I just finished uploading the OpenSUSE 11 DVD to the datastore on the vmware server. fdisk -l returns a command line and inside /dev there isnt anything sda related. Any ideas? Like i said this is VMware ESXI 6
/lib/mkinitrd/setup/11-storage.sh: Line 273: /dev/fd/62: No such file or directory
ls: cannot access /dev/stdin: No such file or directory
ls: cannot access /dev/stderr: No such file or directory
ls: cannot access /dev/stdout: No such file or directory
Fatal storage error. Device /dev/ doees not have a driver.
Just another update, i loaded the dvd iso, went to install, did a automatic repair, it also failed on the mkinitrd. However, i was able to see it boot a little further. See the console screenshot below. Still Stuck. http://i.imgur.com/hwefJiV.png
A few suggestions if you continue to run into issues…

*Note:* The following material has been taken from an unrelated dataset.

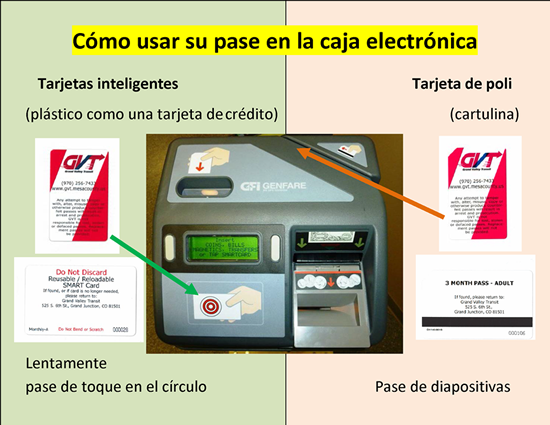 How to Use Your Pass in the Electronic Farebox - Spanish Version - Click on image to view larger version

I’d recommend you do all your repair work on a local version of VMware instead of on an ESXi(Like VMware Workstation. Maybe Player). Would decrease complexity and possible frustration. After you complete your repairs you can always then re-deploy to ESXi.
I guess it should be completely obvious that you should be creating a new copy of the disk file with each attempt? It’s like always having a known backup in whatever state/status so you can always return to an earlier version if attempts don’t go well. Don’t use snapshotting which might create dependencies no matter what “independent” snapshots promises.
Another approach I don’t think I see you described…
Have you simply mounted the openSUSE 11.0 iso (I guess that’s what you have) into the Guest’s virtual CDROM and booted to it? If you do that, you should be able to try the automatic Repair if it can re-discover your openSUSE install.
I’d also likely mount a Gparted Live iso image in the Guest virtual CDROM and boot to it…
I’d then at least get to see if any of the partitions report any problems, inspect and verify the physical layout on the disk and verify how each is identified. With that information, you can modify the fstab and/or grub.cfg accordingly.
And BTW - Something this old is likely very susceptible to compromise. Highly recommend making plans to upgrade or re-build to at least 13.1, or the current 13.2. If re-building is your plan, then you should just do that and forget about getting 11.0 to run.
I’ve done all this, ive been working on this for the better of 2 days now. I’m positive the issue is related to /boot and mkinitrd is broken it fails. I noticed for THIS vers. 11 there is a mkinitrd bug. I suppose i found it!! Not exactly the the bug i need floating around on the dvd i have to use but i don’t know.
I’m going to keep plugging away at this… if anyone else would like to chime in on an idea or a workaround it would be great!